Правда, «ликвидации» в буквальном смысле удалось избежать. Многое попало в «спецархив» в Загорске, оттуда позже, уже в 1950-х годах, вновь стало распределяться по региональным музеям. Кое-что сохранилось и в запасниках Третьяковской галереи. Не всегда при этом данные об именах авторов сохранились – теперь их атрибуция стала отдельной задачей.
Один из залов нынешней третьяковской экспозиции стилизован под такое «хранение».
Стоит отметить, что в Третьяковке работы из «списка № 1» в первое время еще пытались экспонировать – в качестве, скажем, примера «новейших течений». Но в конце 1930 года прошел Музейный съезд, окончательно определивший в качестве экспозиционного принципа «марксистскую диалектику». И парадоксальным образом то искусство, которое в предшествующие годы провозглашалось передовым и истинно пролетарским, стало теперь «буржуазным искусством в тупике формализма и самоотрицания». Галерее пришлось сопроводить работы соответствующими пояснениями вроде «Победоносная Октябрьская революция выводит художников из этого тупика к новому расцвету искусства».
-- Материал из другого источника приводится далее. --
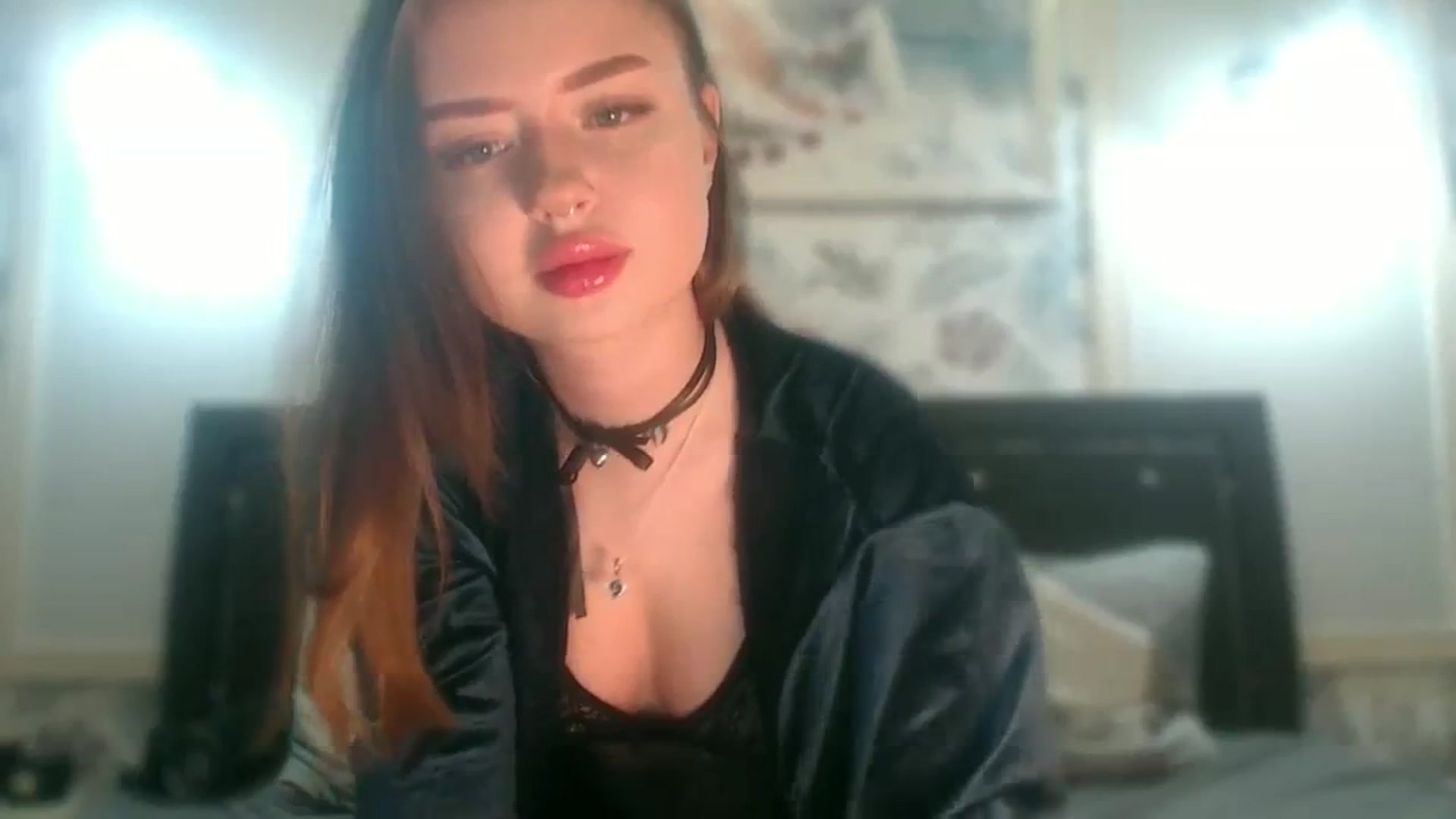 Gallery image thumbnail from Twisty_xx's myfreecams stream on, 11/16/2023, 16:34 image 5 of 20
Но и этого оказалось мало. В 1933 году в Галерею пришло официальное письмо из коллегии Наркомпроса о срочной перевеске работ. А в 1936 году в газете «Правда» появилась резко критическая статья «О Третьяковской галерее» за подписью председателя Комитета по делам искусств Керженцева: «Когда рабочий зритель из залов с блестящими произведениями Репина попадает в комнаты новейшей живописи, он справедливо выражает свое негодование против выставленных картин, якобы представляющих лучшие образцы творчества наших современных художников. Руководители Третьяковской галереи почему-то считают необходимым выставлять даже нелепые произведения Кандинского и Малевича.»
Это был старт кампании против «формализма» в искусстве. Работы авангардистов отправились в запасники, откуда смогли выбраться нескоро. Многие ныне живущие подтвердят, что во времена своего детства и юности ничего подобного в третьяковской экспозиции они не видели.
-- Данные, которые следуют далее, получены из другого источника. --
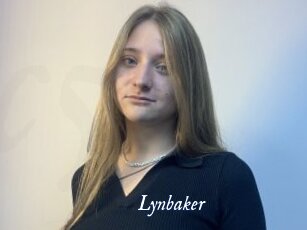 Lynbaker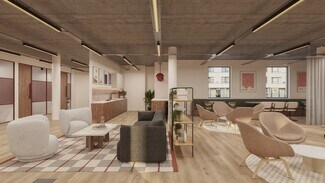 Plus de détails pour 65-70 White Lion St, Londres - Bureau à louer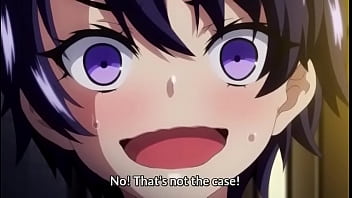 hanime  camwhores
Это не значит, между прочим, что в советском руководстве не понимали значимости произведений авангарда. Более того – время от времени умело этим пользовались.
Работы, представленные на нынешней выставке в ГТГ, приехали не только из разных городов России и ряда постсоветских государств. Среди музеев-участников – лондонская галерея Тейт модерн и Музей Людвига в Кёльне.
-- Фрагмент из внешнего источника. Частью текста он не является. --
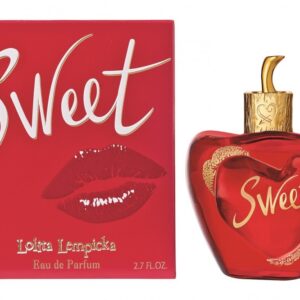 Lolita Lempicka Sweet Lolita, Apa de Parfum (Concentratie: Apa de Parfum, Gramaj: 15 ml)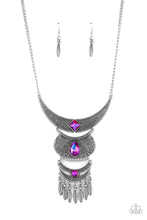 Load image into Gallery viewer, Lunar Enchantment-Pink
В чем же дело? Оказывается, работу Малевича «Динамический супрематизм» (Supremus Nr 38) в 1972 году советское руководство подарило Арманду Хаммеру (кроме самой работы, прибывшей на выставку из Кёльна, в зале показан и акт ее изъятия из собрания ГТГ на основании приказа министра культуры Екатерины Фурцевой)
Другая работа Малевича, Supremus Nr 57, была выдана в 1975 году – и в соответствующем акте галерея не без ехидства указала: «выдана по устному распоряжению начальника Управления изобразительных искусств и охраны памятников тов. Халтурина А.Г. (телефонный звонок) в нарушение Инструкции по учету и хранению музейных ценностей».
Подоплека этой истории, говорят в ГТГ, такова: некое частное лицо из Англии предложило советским властям важные архивные документы, потребовав в обмен супрематическую картину Малевича. Вот она-то теперь и находится в галерее Тейт.
Вот как много всякого можно узнать на выставке «Список № 1». Ну, а продлится она в здании на Крымском валу по 23 февраля.